= Superchess =

Multiple-player chess game

Superchess is a multi-player chess variant published by Green Island Games in 1992.

==Description==
Superchess is a chess variant for up to four players. As in bridge, four players are divided into two teams, in this case white and tan versus black and brown. In two- or three-player games, players play individually.

Each player has a standard 16 chess pieces plus an extra pawn. The board, a vinyl mat, is diamond-shaped, with an empty space in the middle which cannot be entered by any piece. (Knights may move over the blank space as long as their starting and ending positions are on the play area of the board.) Each player sets up their pieces in a corner of the diamond. The moves in the basic game are made according to standard chess, with the exception of the "point pawns" at the head of each team — because these pawns cannot move straight ahead, the player can choose to move them left or right on their first move. Thereafter the pawn must continue in this direction only (excepting that it still captures on the diagonal).

The white player starts first, and play moves around the board in a clockwise direction. The first team to checkmate both opposing kings is the winner.

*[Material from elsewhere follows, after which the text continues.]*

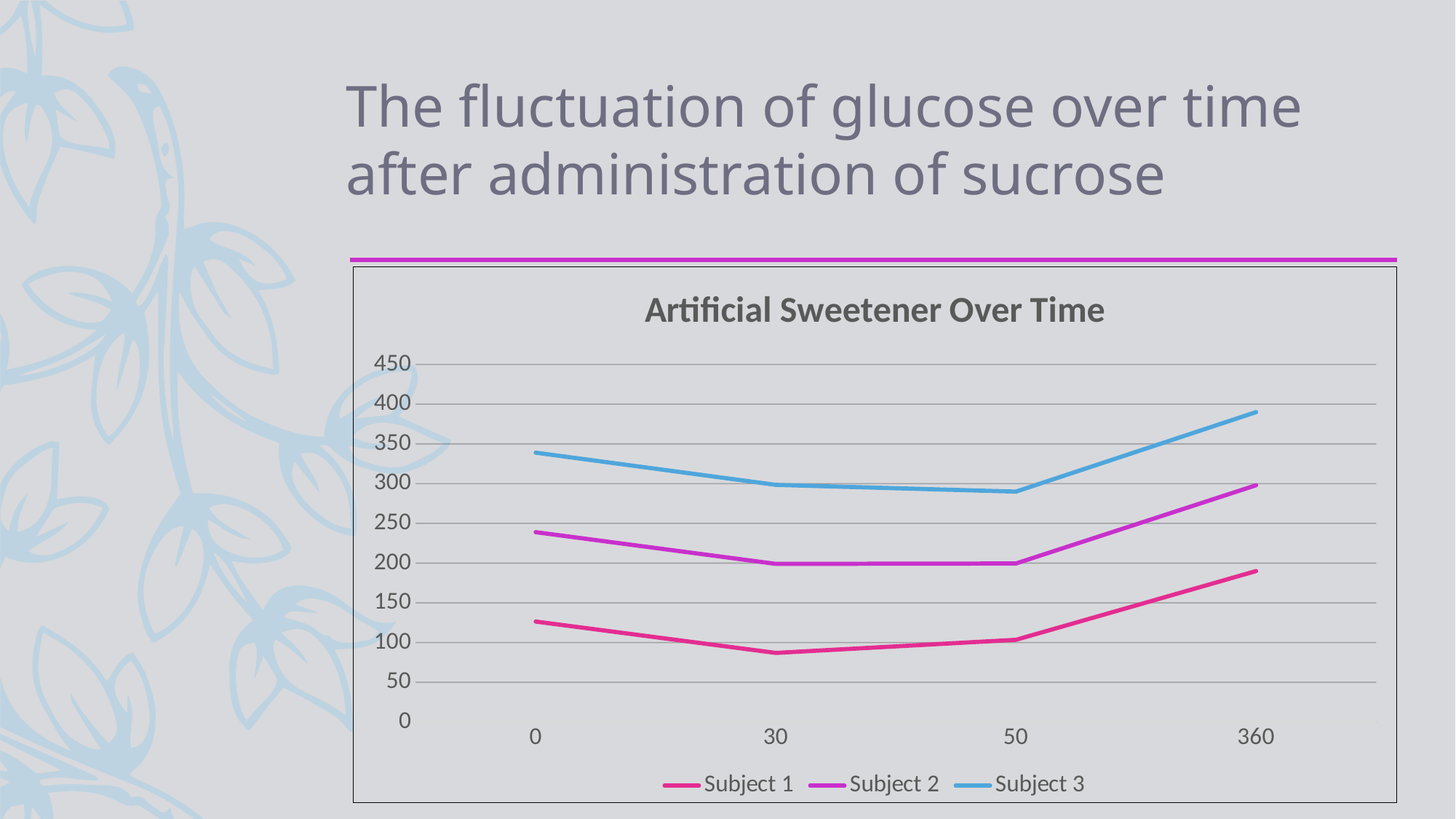
Which is larger: Subject 2's value at time 0 or Subject 1's value at time 360? Subject 2's value at time 0 Is the value for Subject 3 at time 360 greater or less than 350? greater Which subject has the highest value at time 360? Subject 3 What colour is the line for Subject 3 in the legend? Blue What is the title of the chart? Artificial Sweetener Over Time What kind of chart is shown on the slide? Line chart Does the line for Subject 1 rise or fall between time 50 and time 360? Rise Does the line for Subject 3 rise or fall between time 0 and time 30? Fall Is the value for Subject 1 at time 30 greater or less than 100? less How many series does the legend list? 3 How many time points are plotted along the x axis? 4 Which subject has the lowest value at time 0? Subject 1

A twenty-page rulebook contains the basic as well as variant rules.

==Publication history==
Superchess was designed by Rolf W. Jacobson, and was published by Green Island Games in 1992. Although it was reported that the company was working on Superchess II that would feature a larger board, it was never published.

==Reception==
In Issue 12 of Shadis, Scott Johnson noted that with an infinite number of moves as well as variant rules, "Superchess has unlimited possibilities." Johnson concluded, "If you love chess, it's a given that you will fall in love with Superchess."

In Issue 52 of White Wolf Inphobia, Tony Lee stated that "Superchess is a good catch, especially considering the price of a decent chess set these days (and Superchess vinyl board is definitely more manageable than a clunky wood or marble one)." Lee concluded by giving this game a rating of 4 out of 5.